Fat Tracks was a “studio in the middle,” not big enough for major label business, but out of reach for a beginning act.

Shaw remembers the old days, when making a record was “an elite thing to do. It was a big mysterious deal and it lost a lot of its mystery probably.”

In a time when having a song recorded professionally seems out of reach for most people, Shaw understands the allure of do-it-yourself recording equipment — he has a home setup himself. Still, he says there’s a difference between mixing your own record and enlisting the skill and ear of a pro.

“We all have to learn to live in this new world. One of the biggest victims (of the digital age) is the recording industry,” Shaw said. “So many studios have gone under.”

Davis has confidence in Graham’s “American Idol”-inspired business model.

“If anybody can make a business prosper and grow, it’ll be Josh,” he said.

Leslie Ann Jones, a scoring director at George Lucas’s Skywalker Sound and trustee for the San Francisco chapter of The Recording Academy, said surviving recording studios have learned how to deal with dwindling clientele by offering special features in the same vein as American Sound. She called Graham’s approach forward-thinking.

“That’s what we have to do to survive,” she said.

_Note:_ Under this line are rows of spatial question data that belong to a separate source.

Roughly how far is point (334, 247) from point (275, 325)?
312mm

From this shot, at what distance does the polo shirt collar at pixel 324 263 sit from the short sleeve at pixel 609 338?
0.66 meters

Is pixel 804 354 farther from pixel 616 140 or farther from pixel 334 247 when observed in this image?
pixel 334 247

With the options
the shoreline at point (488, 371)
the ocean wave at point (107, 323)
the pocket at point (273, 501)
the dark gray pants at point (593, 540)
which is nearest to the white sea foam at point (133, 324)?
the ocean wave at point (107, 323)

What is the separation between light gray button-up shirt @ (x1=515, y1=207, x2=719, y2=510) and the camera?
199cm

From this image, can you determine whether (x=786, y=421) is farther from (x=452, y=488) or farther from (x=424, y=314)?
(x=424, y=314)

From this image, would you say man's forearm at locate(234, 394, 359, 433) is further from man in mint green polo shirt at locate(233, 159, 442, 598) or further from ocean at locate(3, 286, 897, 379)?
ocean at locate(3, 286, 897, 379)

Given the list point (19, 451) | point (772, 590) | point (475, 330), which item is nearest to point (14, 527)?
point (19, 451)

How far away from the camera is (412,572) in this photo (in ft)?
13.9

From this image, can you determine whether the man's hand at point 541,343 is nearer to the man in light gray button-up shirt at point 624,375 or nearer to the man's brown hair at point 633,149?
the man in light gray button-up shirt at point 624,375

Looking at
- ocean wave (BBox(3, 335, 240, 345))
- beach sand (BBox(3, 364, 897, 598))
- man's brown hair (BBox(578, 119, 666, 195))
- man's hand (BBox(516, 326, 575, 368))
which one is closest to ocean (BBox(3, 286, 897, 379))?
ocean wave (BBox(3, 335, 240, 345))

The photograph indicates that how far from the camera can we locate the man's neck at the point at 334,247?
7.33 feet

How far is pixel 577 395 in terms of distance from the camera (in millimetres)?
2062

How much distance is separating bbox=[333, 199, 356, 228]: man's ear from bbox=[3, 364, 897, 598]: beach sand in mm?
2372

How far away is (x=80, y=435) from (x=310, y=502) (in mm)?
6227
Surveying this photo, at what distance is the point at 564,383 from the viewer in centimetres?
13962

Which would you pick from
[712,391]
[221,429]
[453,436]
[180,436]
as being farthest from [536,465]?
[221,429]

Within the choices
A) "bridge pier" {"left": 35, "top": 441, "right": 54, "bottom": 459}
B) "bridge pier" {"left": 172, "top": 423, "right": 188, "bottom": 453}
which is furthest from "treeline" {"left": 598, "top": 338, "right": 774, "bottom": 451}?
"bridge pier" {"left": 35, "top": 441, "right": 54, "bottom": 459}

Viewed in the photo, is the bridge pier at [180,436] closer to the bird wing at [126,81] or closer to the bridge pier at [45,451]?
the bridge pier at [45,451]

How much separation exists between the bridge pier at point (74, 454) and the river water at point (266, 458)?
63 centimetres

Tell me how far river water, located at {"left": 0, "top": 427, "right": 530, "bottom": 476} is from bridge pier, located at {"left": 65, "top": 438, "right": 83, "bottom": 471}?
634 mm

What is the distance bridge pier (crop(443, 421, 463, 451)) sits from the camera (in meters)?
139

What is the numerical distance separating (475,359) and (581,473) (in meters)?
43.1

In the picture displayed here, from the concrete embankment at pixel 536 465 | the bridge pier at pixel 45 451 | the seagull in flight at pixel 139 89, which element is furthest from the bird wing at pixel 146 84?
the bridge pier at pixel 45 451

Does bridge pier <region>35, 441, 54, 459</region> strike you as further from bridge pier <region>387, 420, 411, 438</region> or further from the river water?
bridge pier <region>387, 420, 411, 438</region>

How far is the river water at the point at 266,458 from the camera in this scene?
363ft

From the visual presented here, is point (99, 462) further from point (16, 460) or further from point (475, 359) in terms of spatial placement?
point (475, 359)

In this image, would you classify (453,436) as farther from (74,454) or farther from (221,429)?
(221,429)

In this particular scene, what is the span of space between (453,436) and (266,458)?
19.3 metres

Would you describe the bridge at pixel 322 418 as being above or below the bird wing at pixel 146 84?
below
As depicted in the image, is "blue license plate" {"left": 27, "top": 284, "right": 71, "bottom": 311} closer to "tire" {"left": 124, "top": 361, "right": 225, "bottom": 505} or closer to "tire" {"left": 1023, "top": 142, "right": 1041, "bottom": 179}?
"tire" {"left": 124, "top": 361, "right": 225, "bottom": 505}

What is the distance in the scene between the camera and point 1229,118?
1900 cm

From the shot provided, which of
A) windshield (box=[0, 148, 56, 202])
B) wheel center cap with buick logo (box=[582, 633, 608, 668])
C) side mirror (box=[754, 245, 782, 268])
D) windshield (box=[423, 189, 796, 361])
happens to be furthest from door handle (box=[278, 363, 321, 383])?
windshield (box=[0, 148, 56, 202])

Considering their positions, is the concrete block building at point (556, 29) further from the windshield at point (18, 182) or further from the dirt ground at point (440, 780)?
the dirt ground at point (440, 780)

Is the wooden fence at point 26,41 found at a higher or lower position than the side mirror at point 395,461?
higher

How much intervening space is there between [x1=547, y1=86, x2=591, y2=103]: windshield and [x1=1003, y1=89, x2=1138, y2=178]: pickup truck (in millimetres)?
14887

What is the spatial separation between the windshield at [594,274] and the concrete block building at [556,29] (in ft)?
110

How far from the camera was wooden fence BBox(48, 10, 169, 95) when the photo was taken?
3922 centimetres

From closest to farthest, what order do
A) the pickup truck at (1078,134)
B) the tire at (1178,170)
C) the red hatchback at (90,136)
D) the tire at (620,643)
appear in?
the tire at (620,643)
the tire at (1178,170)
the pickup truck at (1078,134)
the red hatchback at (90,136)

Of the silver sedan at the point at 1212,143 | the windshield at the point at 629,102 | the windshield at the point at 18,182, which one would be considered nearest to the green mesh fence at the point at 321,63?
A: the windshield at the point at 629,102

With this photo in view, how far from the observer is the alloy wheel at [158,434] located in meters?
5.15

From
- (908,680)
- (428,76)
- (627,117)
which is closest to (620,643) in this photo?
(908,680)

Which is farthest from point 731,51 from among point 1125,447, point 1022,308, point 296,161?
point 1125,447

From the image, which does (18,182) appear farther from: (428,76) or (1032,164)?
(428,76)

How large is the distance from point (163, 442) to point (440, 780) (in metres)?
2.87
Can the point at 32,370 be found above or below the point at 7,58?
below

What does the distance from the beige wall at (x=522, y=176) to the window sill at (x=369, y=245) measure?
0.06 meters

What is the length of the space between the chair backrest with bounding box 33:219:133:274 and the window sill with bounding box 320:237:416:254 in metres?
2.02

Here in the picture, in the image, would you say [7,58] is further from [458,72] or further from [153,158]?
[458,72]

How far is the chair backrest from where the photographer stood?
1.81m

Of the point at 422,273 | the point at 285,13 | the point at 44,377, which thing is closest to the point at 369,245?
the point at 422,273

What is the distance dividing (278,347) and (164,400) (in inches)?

Studios have always tried to look to other ways to make money, she said.

“I mean, studios are small businesses just like any other,” said the Grammy-winning recording engineer. “It doesn’t really matter whether in L.A. or Bakersfield or the Bay Area, you always have to look for creative ways to produce income so you can do what you love, which is make records.”

Davis feels that by no means does this signal the demise of musical innovators in Bakersfield — just look at his son.

“If you ask a 25-year-old and say Bakersfield, they say Korn,” he added.

— Californian editor Jennifer Self contributed to this report.